_TEXTO MOSTRADO:_
En España, existe una larga y fructífera tradición en el abordaje de los aspectos espirituales, relacionados con las fases últimas de la vida: sida (en los tiempos en los que no existían tratamientos eficaces), pacientes en fases terminales (asociadas a diversas enfermedades) y cuidados paliativos (especialmente en relación con procesos oncológicos). El reto, planteado en los últimos tres años, ha sido el enfoque más preventivista y de promoción de la salud que se ofrece desde el ámbito de la Salud Pública. En este sentido, cabe destacar la realización en octubre de 2017, de una pionera Jornada sobre Salud Espiritual en la Escuela Andaluza de Salud Pública, en la que se presentaron aspectos teóricos y conceptuales, y experiencias prácticas en formato taller sobre el silencio, la incorporación del tema en las consultas de atención primaria y la identificación de dones y talentos en jóvenes y adolescentes. Además, una de las líneas fundamentales que se desarrollaron fue la relacionada con las evidencias científicas que ya ofrecen al respecto las investigaciones llevadas a cabo en los últimos años.
Estamos hablando de una salud espiritual muy ligada al concepto de “sentido” vital; y que se plantea, desde el territorio de la Salud Pública, aspectos como la prevención del suicidio (primera causa de muerte ya en algunas franjas de edad) y de patologías en franca expansión como la depresión y la ansiedad; así como de ciertos consumos “paliativos” claramente en auge como alcohol, drogas (legales e ilegales), fármacos, juegos de azar, etc. Una salud espiritual que propone, como estrategias clave: la promoción de hábitos de vida más saludables (en lo físico, en lo emocional, en lo social y en lo propiamente espiritual); el auto conocimiento y la identificación y potenciación del talento y la creatividad; y la creación y consolidación de trabajos y actividades apasionantes que permitan la realización personal y colectiva de la ciudadanía.

(Registros de una colección)
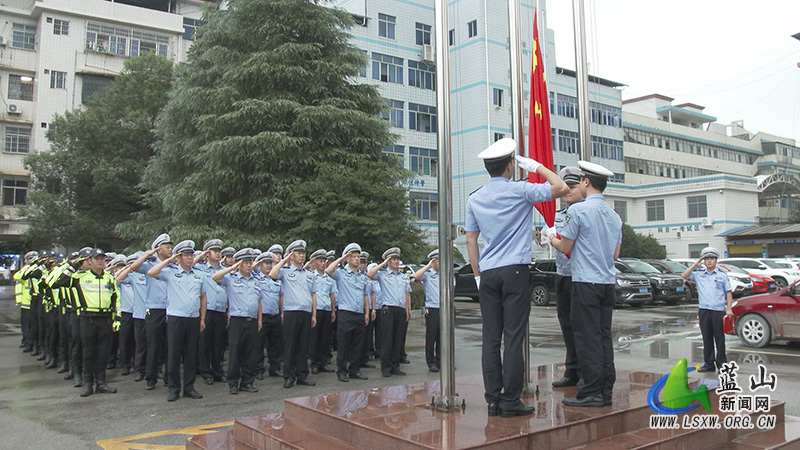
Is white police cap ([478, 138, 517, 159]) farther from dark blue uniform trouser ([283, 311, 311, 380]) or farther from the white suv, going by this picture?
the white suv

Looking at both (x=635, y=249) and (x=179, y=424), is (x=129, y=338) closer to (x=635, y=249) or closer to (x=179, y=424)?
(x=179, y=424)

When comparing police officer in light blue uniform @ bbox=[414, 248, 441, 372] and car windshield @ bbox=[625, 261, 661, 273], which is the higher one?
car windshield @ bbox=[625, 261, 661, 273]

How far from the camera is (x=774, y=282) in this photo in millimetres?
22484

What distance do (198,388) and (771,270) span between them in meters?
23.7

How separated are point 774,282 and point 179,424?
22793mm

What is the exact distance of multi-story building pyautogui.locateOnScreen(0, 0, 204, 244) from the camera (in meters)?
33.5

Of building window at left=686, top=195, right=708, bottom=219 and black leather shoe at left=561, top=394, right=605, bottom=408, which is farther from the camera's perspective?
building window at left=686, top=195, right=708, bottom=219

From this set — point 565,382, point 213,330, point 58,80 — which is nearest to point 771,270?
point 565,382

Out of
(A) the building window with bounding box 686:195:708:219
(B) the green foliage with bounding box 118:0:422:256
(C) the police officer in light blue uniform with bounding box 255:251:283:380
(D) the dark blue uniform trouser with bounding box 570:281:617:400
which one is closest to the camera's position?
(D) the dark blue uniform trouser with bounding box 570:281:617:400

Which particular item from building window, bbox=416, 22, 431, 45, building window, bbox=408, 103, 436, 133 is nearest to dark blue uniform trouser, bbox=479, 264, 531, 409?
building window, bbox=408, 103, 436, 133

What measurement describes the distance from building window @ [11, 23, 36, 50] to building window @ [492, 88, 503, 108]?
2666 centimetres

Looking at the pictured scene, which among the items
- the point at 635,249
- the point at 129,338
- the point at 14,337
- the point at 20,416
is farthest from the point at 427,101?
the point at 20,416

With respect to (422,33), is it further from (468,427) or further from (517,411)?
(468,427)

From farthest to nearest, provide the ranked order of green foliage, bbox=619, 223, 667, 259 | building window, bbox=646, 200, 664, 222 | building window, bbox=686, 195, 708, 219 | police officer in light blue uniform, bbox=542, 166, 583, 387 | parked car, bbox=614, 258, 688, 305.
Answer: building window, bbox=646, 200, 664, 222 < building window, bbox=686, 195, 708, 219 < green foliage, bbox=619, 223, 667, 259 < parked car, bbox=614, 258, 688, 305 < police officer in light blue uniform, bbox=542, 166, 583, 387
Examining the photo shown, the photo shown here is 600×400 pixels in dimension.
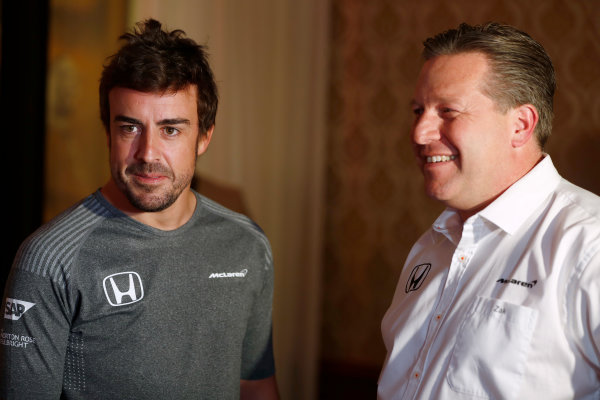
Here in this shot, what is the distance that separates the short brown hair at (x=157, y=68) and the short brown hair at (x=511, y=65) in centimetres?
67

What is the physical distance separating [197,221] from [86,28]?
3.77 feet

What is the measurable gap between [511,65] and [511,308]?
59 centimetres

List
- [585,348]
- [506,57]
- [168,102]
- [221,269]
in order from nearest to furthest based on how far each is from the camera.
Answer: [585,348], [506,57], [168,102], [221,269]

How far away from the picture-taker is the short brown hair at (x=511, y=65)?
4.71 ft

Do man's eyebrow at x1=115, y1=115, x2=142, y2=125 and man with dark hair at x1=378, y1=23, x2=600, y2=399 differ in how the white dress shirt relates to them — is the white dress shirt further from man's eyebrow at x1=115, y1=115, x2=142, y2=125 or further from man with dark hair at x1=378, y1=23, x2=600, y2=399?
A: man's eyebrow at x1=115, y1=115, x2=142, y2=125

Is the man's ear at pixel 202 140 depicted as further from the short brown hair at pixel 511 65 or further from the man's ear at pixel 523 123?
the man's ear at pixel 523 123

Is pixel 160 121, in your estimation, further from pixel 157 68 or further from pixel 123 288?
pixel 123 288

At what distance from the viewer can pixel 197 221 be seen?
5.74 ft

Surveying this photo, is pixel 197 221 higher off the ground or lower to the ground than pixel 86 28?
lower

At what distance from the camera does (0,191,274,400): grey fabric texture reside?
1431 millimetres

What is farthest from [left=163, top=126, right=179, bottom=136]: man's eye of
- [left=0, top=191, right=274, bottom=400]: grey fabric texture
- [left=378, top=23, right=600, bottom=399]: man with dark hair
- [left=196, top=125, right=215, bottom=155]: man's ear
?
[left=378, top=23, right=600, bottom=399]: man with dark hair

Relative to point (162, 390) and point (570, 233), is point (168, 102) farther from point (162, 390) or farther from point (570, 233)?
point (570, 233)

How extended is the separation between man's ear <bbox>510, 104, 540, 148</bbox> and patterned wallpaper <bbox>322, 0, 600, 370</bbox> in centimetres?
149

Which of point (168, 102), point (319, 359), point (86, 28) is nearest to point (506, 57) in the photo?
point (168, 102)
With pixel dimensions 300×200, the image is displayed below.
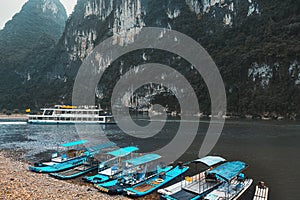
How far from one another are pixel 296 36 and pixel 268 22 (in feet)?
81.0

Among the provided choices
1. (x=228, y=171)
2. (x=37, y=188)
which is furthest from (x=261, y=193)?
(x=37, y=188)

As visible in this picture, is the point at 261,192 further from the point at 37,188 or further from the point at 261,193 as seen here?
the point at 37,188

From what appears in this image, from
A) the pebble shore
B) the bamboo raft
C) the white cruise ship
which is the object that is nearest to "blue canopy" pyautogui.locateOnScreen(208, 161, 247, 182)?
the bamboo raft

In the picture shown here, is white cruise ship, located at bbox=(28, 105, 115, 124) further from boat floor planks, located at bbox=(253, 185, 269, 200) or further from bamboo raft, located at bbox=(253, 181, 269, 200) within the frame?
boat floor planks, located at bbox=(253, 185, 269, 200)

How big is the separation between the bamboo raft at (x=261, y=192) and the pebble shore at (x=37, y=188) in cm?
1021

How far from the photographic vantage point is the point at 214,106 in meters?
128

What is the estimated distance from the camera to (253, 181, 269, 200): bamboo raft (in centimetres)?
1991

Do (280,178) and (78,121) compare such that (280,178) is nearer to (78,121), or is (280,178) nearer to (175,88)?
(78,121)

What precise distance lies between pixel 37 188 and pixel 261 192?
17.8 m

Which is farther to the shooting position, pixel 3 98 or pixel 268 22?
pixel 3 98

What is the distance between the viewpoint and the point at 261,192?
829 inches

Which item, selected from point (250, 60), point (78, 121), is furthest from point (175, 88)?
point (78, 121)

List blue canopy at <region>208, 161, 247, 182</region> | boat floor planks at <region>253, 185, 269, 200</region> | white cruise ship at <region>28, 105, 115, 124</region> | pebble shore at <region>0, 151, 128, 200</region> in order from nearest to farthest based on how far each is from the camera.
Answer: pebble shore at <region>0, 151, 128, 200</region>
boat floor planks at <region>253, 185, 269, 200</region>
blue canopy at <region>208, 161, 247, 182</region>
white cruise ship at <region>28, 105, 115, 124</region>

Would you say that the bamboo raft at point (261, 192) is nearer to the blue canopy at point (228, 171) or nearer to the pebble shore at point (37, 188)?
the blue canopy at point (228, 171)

_TAREAS Y EJERCICIOS:_
**a)** Repite literalmente el fragmento del texto sobre salud espiritual que empieza con "Estamos hablando de" y continúa hasta "de la ciudadanía.".
**b)** ¿Cómo quedaría en forma de lista el párrafo del texto sobre salud espiritual que comienza con "Estamos hablando de una salud espiritual", conservando sus datos principales?

_SOLUCIONES EN ORDEN:_
**a)**
Estamos hablando de una salud espiritual muy ligada al concepto de “sentido” vital; y que se plantea, desde el territorio de la Salud Pública, aspectos como la prevención del suicidio (primera causa de muerte ya en algunas franjas de edad) y de patologías en franca expansión como la depresión y la ansiedad; así como de ciertos consumos “paliativos” claramente en auge como alcohol, drogas (legales e ilegales), fármacos, juegos de azar, etc. Una salud espiritual que propone, como estrategias clave: la promoción de hábitos de vida más saludables (en lo físico, en lo emocional, en lo social y en lo propiamente espiritual); el auto conocimiento y la identificación y potenciación del talento y la creatividad; y la creación y consolidación de trabajos y actividades apasionantes que permitan la realización personal y colectiva de la ciudadanía.

**b)**
- Salud espiritual muy ligada al concepto de "sentido" vital.
- Desde la Salud Pública aborda:
  - la prevención del suicidio, primera causa de muerte ya en algunas franjas de edad;
  - patologías en franca expansión, como la depresión y la ansiedad;
  - consumos "paliativos" en auge: alcohol, drogas (legales e ilegales), fármacos, juegos de azar, etc.
- Estrategias clave que propone:
  - promoción de hábitos de vida más saludables en lo físico, lo emocional, lo social y lo propiamente espiritual;
  - autoconocimiento, e identificación y potenciación del talento y la creatividad;
  - creación y consolidación de trabajos y actividades apasionantes que permitan la realización personal y colectiva de la ciudadanía.